According to this tutorial we are defining the Gates but we are not using them in the controllers (or routes) to allow/prohibit the actions.

👍 2
Luis Antonio Parrado avatar
Luis Antonio Parrado

My solution in app/Http/Controllers/Api/PostController.php:

// ...
 
public function store(StorePostRequest $request)
{
$this->authorize('posts.create');
 
// ...
}
 
//...
 
public function update(Post $post, StorePostRequest $request)
{
$this->authorize('posts.update');
 
// ...
}
 
public function destroy(Post $post)
{
$this->authorize('posts.delete');
 
// ...
}
 
// ...
javi avatar

You are right. Database tables permissions, permission_role and role_user are correctly populated. But without these lines all users can delete posts.

Luis Antonio Parrado avatar
Luis Antonio Parrado

foreach Closing bracket } is missing in app/Providers/AuthServiceProvider.php into boot method.

public function boot(): void
{
try {
foreach (Permission::pluck('name') as $permission) {
Gate::define($permission, function ($user) use ($permission) {
return $user->roles()->whereHas('permissions', function (Builder $q) use ($permission) {
$q->where('name', $permission);
})->exists();
});
} // **MISSING**
} catch (QueryException $e) {
//
}
}
Dmytro Sakharuk avatar

As a respected ambassador of programming principles in general and KISS/YAGNI in particular, I must say that this is too complicated for this limited functionality :)

I would limit myself to the role column in the users table. Casting it to App\Enums\Role

namespace App\Enums;
 
enum Role: int
{
case ADMINISTRATOR = 1;
case EDITOR = 2;
}

And the policy App\Policies\PostPolicy

class PostPolicy
{
// ...
public function delete(User $user, Post $post): bool
{
return $user->role === Role::ADMINISTRATOR;
}
// ...
}
Modestas avatar

But that is a completely different approach from our example.

In your code, you are simply saying that user can have only one role, while in our example - we allow multiple roles. Then we are looking at your "KISS/YAGNI" example of a policy and it's hard-coded per role. What if our user has role Admin, but they are just learning and should not have ability to delete the user? I can't handle that case with your example.

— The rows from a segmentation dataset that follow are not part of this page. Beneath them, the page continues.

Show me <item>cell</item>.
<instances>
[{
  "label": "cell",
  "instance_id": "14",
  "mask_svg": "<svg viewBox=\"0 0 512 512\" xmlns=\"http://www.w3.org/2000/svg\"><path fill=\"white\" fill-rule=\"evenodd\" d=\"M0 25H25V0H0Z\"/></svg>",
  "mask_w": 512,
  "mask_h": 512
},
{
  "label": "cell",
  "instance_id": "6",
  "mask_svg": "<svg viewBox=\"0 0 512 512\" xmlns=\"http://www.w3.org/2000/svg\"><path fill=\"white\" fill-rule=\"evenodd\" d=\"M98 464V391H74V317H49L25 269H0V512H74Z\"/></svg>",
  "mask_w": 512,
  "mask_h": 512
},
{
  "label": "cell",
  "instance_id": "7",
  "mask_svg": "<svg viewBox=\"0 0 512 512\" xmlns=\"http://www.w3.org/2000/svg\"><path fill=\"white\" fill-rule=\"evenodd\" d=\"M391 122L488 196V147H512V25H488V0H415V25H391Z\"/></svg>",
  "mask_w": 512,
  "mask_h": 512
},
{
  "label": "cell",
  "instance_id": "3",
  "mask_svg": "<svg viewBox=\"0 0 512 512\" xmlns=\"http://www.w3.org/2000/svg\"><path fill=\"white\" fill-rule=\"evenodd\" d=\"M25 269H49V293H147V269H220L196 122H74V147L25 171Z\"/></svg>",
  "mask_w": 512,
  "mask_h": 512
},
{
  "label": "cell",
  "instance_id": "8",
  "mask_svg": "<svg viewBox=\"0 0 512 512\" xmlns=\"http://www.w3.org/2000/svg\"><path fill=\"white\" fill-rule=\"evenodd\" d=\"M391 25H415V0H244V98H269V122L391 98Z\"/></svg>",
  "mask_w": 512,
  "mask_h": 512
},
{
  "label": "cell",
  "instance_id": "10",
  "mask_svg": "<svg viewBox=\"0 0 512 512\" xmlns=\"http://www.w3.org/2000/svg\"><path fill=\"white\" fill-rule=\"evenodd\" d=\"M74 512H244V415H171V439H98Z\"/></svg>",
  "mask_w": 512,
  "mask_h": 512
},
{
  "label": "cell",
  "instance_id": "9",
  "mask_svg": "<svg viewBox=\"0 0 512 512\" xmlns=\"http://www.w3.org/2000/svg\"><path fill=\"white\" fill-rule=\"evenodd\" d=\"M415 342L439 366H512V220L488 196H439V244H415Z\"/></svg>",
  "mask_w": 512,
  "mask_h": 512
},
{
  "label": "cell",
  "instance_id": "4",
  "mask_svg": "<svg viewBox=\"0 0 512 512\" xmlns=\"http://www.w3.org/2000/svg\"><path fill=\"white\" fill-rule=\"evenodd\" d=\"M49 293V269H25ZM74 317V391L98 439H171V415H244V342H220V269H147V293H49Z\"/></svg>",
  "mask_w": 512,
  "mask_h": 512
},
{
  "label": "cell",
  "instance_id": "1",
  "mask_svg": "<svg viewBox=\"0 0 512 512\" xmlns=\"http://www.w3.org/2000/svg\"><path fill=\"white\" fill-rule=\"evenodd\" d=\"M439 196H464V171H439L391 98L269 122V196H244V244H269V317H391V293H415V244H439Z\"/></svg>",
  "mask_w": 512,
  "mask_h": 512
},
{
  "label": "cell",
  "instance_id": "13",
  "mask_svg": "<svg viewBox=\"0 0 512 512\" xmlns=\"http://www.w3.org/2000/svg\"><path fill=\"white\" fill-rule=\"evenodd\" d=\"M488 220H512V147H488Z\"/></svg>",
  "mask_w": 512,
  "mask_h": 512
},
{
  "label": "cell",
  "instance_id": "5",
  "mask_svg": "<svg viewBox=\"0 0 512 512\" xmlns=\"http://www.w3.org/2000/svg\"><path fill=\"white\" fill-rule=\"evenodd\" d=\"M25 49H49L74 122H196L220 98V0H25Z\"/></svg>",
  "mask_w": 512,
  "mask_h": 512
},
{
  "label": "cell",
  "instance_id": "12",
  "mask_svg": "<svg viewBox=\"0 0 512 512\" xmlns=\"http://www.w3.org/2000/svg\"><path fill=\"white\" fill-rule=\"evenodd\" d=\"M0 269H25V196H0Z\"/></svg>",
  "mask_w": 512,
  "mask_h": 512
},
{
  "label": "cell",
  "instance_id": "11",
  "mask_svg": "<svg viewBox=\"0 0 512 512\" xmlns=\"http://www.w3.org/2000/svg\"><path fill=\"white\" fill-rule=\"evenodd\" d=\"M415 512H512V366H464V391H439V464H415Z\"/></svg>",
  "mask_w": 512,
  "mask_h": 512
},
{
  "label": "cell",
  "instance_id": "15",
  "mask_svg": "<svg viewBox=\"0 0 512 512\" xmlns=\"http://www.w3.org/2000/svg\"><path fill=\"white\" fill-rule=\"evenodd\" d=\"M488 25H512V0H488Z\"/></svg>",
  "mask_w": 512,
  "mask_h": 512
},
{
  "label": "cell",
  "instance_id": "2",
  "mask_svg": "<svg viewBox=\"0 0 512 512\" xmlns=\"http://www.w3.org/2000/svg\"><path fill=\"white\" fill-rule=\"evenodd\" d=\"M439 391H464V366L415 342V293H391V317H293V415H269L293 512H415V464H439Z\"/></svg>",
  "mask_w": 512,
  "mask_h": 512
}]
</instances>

Or to shorten what I just said - there are millions of ways to build the same thing. It just boils down to the project needs and future expansions

Dmytro Sakharuk avatar

So, it all boils down to necessity. In this case, the functionality is excessive for CRUD operations for individual roles. The pinciples and approaches to software development advocate for keeping code simple and avoiding unnecessary functionality that is redundant.

Modestas avatar

In a way, you are right. This indeed goes deeper than it should. But one thing we learned over the years of building roles/permissions systems - they change rapidly. And preparing a system like this (or just installing spatie permissions package) is a great way to have the basics covered :) It is not that complex to understand and work with, yet provides you with a good base for future changes.